Drosten continues to insist on mandatory vaccination and booster shots as soon as possible, which would be lifesavers as much as mandatory seat belts in cars. He also defends the “No Covid” initiative. In response to the scornful aside of the Zeit editor that this initiative has a “thrust critical of capitalism,” Drosten repeats that the task of scientists is to explain the threatening character of the pandemic. In the end, he expresses disappointment that politicians are not heeding his admonitions.
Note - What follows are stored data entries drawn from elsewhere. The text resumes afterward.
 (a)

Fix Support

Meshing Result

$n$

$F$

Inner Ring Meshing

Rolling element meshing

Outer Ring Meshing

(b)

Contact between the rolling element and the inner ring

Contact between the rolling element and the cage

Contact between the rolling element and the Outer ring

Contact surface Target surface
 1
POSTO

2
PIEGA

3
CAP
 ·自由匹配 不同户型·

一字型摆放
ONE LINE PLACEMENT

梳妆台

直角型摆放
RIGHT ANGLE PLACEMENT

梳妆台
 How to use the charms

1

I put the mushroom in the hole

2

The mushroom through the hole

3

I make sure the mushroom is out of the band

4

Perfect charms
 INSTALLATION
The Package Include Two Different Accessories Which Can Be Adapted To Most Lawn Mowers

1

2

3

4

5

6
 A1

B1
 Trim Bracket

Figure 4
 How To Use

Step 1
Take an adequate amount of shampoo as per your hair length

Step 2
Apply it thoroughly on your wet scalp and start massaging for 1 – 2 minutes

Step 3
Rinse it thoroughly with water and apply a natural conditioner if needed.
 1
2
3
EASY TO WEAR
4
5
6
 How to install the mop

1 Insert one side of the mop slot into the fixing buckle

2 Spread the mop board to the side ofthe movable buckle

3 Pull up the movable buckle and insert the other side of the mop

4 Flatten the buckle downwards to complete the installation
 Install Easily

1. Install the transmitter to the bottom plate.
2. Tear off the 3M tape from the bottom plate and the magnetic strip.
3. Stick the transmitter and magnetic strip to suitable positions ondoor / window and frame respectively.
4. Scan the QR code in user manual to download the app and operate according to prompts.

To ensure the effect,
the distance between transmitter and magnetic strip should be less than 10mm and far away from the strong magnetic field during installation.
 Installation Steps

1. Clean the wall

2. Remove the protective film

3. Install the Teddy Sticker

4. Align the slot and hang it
Workers must take up the warnings and findings of serious scientists like Drosten and the signatories of the recent appeal by 35 renowned physicians and take the initiative themselves. Working people worldwide must unite and build action committees to educate the population based on science and put in place the necessary measures to eliminate COVID-19. This includes universal vaccination of the population, as well as the closure of schools and non-essential businesses, with full pay for workers affected. The health care system and vaccine and drug production must be taken out of the profit system and placed under the control of the working class and medical personnel.

No serious protective measures can be expected from governments and business associations. Their attitude is not only irresponsible, but criminal. It is time to take the political and medical reins out of their hands.

Charité intensive–Station 43 can beviewed in the ARD media library until April 1, 2022.